*** Opening of Data provided ***

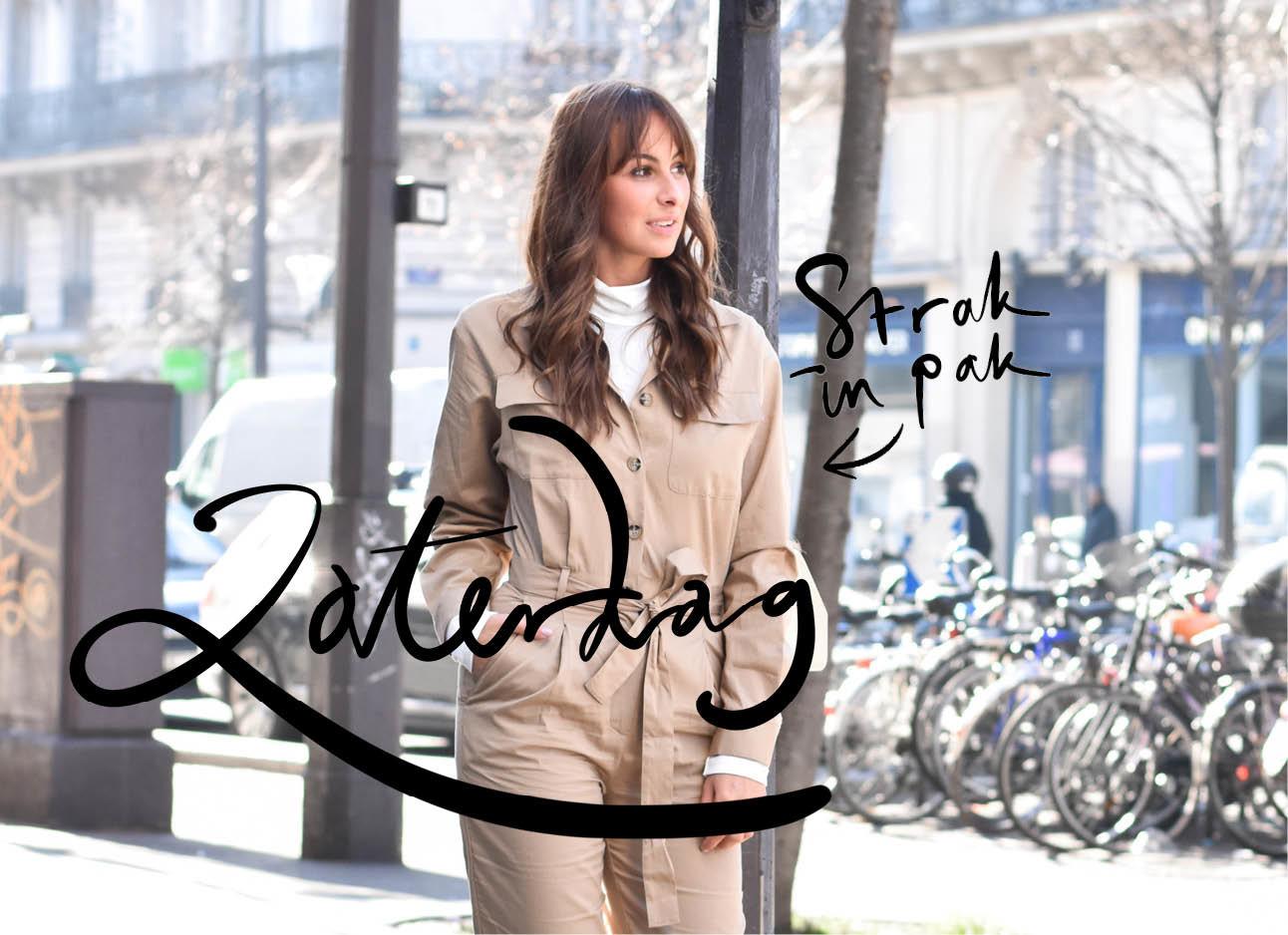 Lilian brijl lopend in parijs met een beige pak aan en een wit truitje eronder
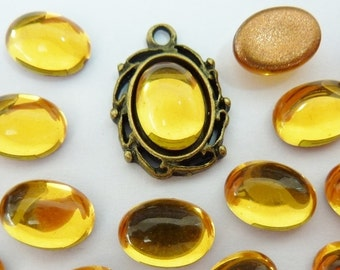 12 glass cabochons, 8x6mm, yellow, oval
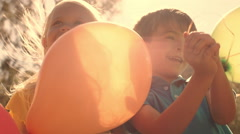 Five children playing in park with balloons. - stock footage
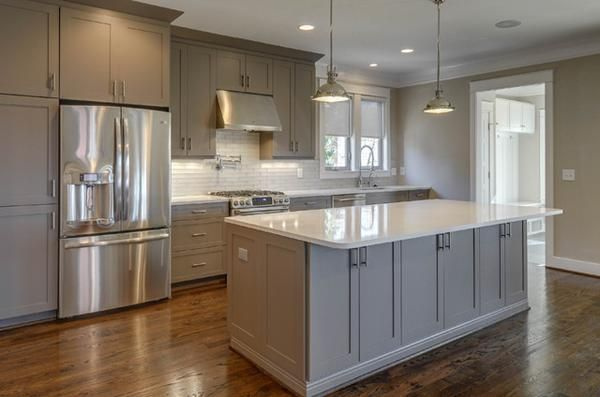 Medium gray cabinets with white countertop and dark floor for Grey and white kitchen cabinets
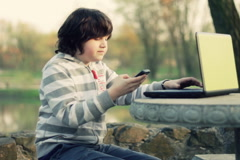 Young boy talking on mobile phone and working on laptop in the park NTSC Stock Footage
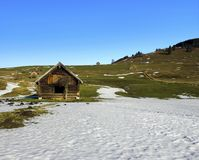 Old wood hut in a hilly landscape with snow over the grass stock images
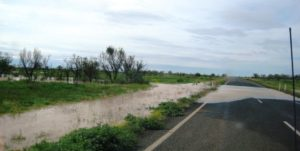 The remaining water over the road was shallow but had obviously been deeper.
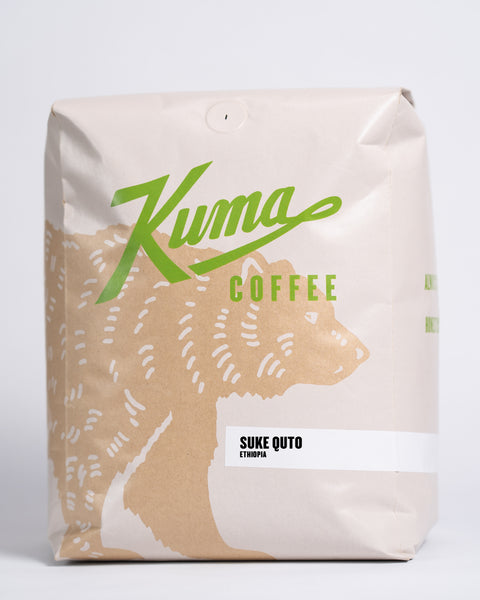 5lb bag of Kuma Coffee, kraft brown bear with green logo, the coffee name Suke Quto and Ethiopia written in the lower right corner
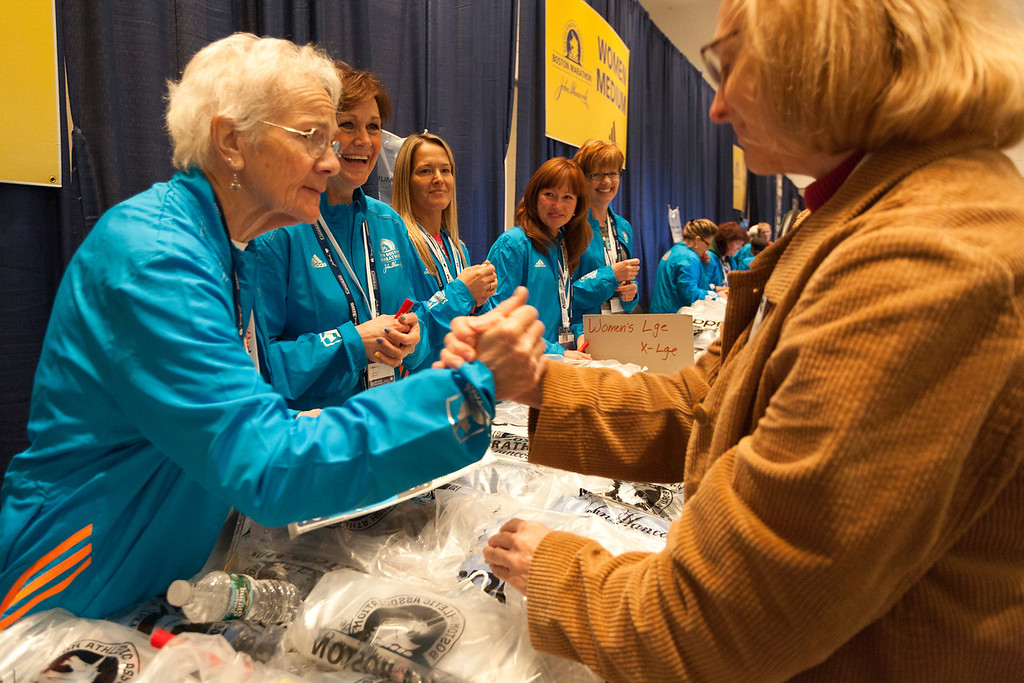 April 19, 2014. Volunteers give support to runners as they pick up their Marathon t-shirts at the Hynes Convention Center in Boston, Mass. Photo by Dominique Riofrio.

*** Close of Data provided ***

The problem = Where the line containing "12 glass cabochons, 8x6mm, yellow, oval" appears, begin writing out the lines exactly, and continue through the end of the material above, omitting pictures.

Response =
 12 glass cabochons, 8x6mm, yellow, oval
 Five children playing in park with balloons. - stock footage
 Medium gray cabinets with white countertop and dark floor for Grey and white kitchen cabinets
 Young boy talking on mobile phone and working on laptop in the park NTSC Stock Footage
 Old wood hut in a hilly landscape with snow over the grass stock images
 The remaining water over the road was shallow but had obviously been deeper.
 5lb bag of Kuma Coffee, kraft brown bear with green logo, the coffee name Suke Quto and Ethiopia written in the lower right corner
 April 19, 2014. Volunteers give support to runners as they pick up their Marathon t-shirts at the Hynes Convention Center in Boston, Mass. Photo by Dominique Riofrio.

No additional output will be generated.